(Instructions to follow):
Please set out the material as a numbered list, skipping blank lines, covering everything from the line containing "Tell me how" down to the end of the material.

(Provided information):
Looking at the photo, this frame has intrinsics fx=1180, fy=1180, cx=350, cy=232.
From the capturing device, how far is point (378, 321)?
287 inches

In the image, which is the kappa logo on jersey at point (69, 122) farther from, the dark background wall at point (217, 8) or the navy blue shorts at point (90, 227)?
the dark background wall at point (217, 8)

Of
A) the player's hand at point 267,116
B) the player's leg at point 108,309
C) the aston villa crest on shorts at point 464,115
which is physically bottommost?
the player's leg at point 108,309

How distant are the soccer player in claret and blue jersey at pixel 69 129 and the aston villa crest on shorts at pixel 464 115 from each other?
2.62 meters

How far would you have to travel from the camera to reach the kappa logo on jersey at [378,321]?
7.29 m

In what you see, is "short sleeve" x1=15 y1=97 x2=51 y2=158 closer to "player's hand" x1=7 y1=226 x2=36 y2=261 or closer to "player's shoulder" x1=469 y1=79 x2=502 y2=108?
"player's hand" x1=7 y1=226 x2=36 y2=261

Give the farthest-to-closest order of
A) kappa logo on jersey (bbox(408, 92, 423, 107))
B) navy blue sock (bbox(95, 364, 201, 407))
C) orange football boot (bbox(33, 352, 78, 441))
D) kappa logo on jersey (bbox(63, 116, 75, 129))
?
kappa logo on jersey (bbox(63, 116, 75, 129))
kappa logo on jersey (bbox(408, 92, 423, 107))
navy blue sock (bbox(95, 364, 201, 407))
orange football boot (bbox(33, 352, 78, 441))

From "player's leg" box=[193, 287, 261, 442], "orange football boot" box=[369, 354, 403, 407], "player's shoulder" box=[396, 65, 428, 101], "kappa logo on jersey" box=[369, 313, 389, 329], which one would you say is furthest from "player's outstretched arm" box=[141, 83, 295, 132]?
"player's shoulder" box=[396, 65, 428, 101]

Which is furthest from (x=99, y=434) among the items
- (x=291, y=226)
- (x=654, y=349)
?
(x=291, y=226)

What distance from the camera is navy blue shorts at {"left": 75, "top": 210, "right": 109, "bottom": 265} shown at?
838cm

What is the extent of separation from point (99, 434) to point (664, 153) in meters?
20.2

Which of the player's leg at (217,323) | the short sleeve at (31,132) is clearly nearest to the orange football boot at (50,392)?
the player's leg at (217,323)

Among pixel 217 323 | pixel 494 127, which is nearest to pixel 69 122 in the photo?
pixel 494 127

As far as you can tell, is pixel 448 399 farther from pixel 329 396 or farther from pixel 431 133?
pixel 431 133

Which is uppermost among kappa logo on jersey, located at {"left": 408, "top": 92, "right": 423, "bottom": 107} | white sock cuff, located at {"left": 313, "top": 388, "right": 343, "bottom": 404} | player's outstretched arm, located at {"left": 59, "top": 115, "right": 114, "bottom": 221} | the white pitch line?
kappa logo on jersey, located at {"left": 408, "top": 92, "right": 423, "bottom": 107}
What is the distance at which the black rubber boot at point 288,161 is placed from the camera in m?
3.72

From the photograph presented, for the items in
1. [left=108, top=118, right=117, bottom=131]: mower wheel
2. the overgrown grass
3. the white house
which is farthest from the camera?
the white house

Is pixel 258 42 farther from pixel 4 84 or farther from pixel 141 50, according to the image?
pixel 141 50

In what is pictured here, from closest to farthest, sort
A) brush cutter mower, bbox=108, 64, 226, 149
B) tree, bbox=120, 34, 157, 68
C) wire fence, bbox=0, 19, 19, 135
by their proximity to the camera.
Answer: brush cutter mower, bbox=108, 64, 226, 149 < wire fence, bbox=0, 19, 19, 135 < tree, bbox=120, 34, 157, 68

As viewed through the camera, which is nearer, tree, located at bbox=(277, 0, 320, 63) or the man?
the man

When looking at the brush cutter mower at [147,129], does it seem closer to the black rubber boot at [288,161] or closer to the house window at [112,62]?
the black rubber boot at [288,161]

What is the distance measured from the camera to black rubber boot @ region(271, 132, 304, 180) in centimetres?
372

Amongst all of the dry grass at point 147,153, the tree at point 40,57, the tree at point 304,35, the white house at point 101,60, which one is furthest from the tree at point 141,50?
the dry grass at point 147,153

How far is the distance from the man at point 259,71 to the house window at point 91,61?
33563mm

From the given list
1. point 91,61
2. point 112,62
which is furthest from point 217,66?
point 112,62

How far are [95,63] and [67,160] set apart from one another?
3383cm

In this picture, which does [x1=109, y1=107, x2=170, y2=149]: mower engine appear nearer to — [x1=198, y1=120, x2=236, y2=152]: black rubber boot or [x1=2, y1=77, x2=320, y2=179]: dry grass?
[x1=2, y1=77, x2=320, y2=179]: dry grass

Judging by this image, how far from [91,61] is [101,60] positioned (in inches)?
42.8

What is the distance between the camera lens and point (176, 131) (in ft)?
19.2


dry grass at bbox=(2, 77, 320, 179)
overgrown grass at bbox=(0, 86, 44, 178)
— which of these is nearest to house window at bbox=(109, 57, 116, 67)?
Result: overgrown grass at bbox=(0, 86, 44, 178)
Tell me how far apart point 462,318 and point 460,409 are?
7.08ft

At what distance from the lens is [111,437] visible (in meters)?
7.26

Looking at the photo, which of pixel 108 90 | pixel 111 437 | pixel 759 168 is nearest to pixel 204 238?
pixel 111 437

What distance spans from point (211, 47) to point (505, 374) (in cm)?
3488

(Response to the task):
1. Tell me how far apart point 462,318 and point 460,409 are?
2. 7.08ft
3. At what distance from the lens is [111,437] visible (in meters)?
4. 7.26
5. Looking at the photo, which of pixel 108 90 | pixel 111 437 | pixel 759 168 is nearest to pixel 204 238?
6. pixel 111 437
7. What distance spans from point (211, 47) to point (505, 374) (in cm)?
8. 3488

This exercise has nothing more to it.